Scheduled Evaluations

Use the Schedules page to automate evaluations — either a one-time future run or a recurring check.

Validate first, then automate

Only schedule a run after you've already done it manually through Runs and confirmed the provider, dataset, and config all work. A schedule multiplies an existing workflow — it's not a substitute for first verifying things work.

One-time schedule

Set up a run for a specific future date and time.

  1. Open Schedules
  2. Choose One time
  3. Enter a schedule name
  4. Pick a provider, dataset, and model name
  5. Set the date/time and timezone
  6. Optionally add JSON run config
  7. Save

When to use: "Rerun this benchmark tomorrow morning after the deployment goes live."

Recurring schedule

Set up a run that repeats on a cadence.

  1. Open Schedules
  2. Choose Recurring
  3. Pick cadence: hourly, daily, or weekly
  4. Set interval and execution time
  5. For weekly: select which days
  6. Review the RRULE preview
  7. Save

If the visual builder is too limiting, switch to manual RRULE input and paste the exact rule.

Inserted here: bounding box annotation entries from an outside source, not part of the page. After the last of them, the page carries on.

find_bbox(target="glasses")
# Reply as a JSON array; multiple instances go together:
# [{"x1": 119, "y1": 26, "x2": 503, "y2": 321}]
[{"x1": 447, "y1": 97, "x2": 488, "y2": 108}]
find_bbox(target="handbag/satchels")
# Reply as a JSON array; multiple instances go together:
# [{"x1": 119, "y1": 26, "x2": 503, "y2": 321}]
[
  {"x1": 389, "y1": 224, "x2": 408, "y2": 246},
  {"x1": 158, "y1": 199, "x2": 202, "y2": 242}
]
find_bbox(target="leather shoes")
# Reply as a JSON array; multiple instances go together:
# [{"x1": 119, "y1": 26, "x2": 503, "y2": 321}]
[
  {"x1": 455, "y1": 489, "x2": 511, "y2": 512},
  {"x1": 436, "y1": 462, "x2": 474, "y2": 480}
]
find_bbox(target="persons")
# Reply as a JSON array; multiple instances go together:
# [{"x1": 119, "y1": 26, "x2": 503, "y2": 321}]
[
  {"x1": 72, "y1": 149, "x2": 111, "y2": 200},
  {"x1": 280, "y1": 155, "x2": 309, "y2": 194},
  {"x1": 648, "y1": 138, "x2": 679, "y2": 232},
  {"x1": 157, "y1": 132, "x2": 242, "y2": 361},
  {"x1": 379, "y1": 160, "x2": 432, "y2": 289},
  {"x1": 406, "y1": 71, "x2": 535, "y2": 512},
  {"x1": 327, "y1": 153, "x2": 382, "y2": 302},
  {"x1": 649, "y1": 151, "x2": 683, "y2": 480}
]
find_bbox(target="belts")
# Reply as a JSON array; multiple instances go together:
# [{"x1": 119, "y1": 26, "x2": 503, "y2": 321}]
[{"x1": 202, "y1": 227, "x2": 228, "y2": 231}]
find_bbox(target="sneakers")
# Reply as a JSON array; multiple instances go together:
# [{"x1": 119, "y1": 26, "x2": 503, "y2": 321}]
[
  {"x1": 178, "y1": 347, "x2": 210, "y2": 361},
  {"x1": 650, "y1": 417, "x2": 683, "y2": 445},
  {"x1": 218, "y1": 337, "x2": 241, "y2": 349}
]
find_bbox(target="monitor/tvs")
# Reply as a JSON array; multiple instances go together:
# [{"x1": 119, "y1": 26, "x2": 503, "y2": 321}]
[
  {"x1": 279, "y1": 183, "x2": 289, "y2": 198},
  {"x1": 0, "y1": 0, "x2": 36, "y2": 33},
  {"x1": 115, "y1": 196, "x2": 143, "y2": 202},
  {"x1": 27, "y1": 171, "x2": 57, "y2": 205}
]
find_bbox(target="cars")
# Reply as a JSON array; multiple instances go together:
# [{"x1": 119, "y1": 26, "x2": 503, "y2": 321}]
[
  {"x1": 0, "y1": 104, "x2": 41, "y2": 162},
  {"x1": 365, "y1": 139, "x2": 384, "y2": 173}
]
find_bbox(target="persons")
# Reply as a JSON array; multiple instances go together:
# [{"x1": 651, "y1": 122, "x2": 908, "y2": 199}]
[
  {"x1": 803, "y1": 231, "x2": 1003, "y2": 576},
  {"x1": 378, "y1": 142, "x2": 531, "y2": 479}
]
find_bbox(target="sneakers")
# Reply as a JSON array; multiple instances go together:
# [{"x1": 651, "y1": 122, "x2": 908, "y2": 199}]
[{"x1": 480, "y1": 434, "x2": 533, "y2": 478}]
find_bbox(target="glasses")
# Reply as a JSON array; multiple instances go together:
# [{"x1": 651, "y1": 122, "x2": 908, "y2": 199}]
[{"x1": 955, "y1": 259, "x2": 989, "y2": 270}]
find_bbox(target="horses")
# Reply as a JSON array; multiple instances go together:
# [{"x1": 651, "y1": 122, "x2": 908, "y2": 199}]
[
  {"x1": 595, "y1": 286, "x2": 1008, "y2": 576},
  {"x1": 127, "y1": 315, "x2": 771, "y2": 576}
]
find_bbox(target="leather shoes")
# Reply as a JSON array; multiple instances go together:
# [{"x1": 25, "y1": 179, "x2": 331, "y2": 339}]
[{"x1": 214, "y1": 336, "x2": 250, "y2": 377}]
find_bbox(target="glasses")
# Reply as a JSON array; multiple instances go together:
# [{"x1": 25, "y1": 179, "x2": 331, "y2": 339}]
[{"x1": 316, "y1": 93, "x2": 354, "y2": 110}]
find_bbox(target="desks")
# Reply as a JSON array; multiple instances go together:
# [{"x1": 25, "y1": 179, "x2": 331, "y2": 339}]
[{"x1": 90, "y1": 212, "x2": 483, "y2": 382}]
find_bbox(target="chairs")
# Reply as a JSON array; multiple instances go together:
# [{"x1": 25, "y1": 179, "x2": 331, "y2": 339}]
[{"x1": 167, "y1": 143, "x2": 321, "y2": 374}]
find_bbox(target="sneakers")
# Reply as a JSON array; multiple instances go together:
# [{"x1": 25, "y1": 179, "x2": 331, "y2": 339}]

When to use: "Check this provider every Monday morning" or "Run a nightly regression suite."

Managing schedules

From the schedule list you can:

  • Rename, pause, resume, or delete schedules
  • Update the model name, config, or timing
  • See the last run time and next planned run time

Tips

  • Name schedules descriptively. The name appears in run history, so "GPT-4o Daily Regression" is more useful than "Schedule 1."
  • Reuse saved provider models — they auto-suggest in the schedule form and prevent typos.
  • Start with small datasets when validating a new recurring rule.